## Assigned task 1
In the passage on The Unfortunates, who played the sportswriter in the 2010 BBC Radio 3 adaptation?
## Assigned task 2
Quote the passage on The Unfortunates word for word, starting at "Originally published in" and ending at "Rest of Them.".

## Source text
Publisher Secker & Warburg originally reacted negatively to the idea of an unbound book, partly due to the expense. Johnson also made demands for a particular kind of paper to be used in the production of the chapters.

== Releases and adaptations ==

A 1999 re-release of The Unfortunates, displaying the separate chapters

Originally published in 1969 by Panther Books, The Unfortunates was re-released by Picador in 1999 with an introduction by Jonathan Coe. In 1969 and as part of the BBC Two arts magazine programme Release, Johnson presented and directed a feature segment about The Unfortunates, detailing the origins of the novel and how it came to be structured. This was later released on DVD as part of the BFI Flipside collection You're Human Like the Rest of Them.

When The Unfortunates was first published in Hungary, it was released as a normal paperback. To allow the reader to still read the book in a random order, symbols were printed above each of the twenty-five random sections, with the same symbols reprinted on the back page of the book. The reader was then instructed to cut out the symbols or trace them, put them into a receptacle, and draw them out to create a random order.

In 2010, The Unfortunates was adapted for BBC Radio 3, with Martin Freeman playing the role of the sportswriter who in the broadcast is named Bryan, this being Johnson's first name. This adaptation was recorded in 17 parts, which were randomised in a draw that took place on The Verb. The programme was then posted on the BBC website, where listeners could make their own random order to listen to.

(Spatial grounding data)
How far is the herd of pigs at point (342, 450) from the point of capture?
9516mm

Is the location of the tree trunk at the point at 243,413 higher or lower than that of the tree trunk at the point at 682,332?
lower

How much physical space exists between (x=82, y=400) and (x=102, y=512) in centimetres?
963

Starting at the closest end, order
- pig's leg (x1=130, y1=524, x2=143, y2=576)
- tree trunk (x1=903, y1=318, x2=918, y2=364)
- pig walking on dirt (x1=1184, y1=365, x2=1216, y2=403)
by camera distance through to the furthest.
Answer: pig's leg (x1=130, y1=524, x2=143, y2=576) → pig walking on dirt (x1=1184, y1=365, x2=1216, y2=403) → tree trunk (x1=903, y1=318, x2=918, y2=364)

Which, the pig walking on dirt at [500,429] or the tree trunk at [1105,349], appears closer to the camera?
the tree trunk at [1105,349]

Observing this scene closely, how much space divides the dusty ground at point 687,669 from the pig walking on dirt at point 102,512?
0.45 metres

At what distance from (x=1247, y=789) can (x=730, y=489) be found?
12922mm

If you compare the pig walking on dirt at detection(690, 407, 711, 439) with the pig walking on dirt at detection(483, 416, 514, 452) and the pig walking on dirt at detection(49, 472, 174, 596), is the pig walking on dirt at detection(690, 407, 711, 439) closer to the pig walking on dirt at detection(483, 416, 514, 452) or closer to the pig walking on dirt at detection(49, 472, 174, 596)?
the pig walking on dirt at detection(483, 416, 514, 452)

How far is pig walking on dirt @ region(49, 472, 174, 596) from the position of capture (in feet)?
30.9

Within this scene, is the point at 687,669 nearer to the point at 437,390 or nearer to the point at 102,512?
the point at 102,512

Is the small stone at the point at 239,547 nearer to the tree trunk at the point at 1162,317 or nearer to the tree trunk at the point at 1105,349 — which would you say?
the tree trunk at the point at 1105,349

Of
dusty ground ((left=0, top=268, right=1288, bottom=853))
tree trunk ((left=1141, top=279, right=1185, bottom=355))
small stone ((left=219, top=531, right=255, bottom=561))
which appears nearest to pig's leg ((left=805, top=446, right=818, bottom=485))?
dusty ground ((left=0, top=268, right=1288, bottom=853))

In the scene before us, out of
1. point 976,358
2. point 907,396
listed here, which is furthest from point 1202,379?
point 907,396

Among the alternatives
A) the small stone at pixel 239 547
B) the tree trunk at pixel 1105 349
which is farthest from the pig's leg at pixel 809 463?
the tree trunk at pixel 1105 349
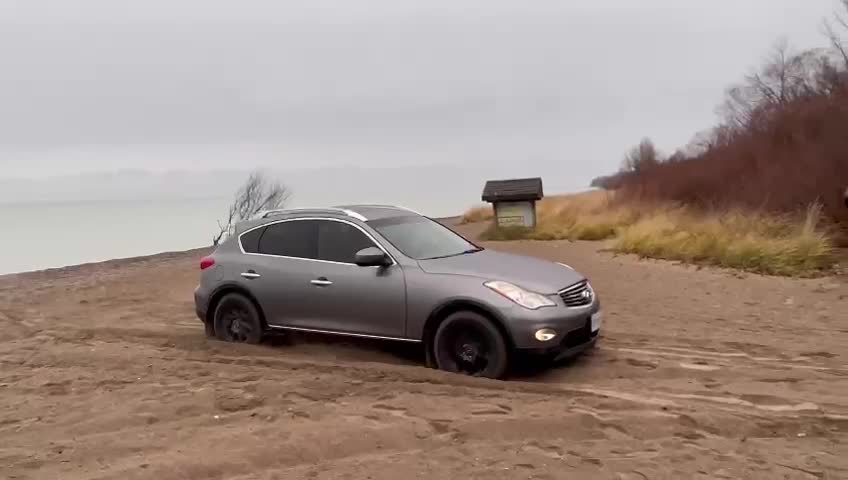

## Answer box 1
Martin Freeman

## Answer box 2
Originally published in 1969 by Panther Books, The Unfortunates was re-released by Picador in 1999 with an introduction by Jonathan Coe. In 1969 and as part of the BBC Two arts magazine programme Release, Johnson presented and directed a feature segment about The Unfortunates, detailing the origins of the novel and how it came to be structured. This was later released on DVD as part of the BFI Flipside collection You're Human Like the Rest of Them.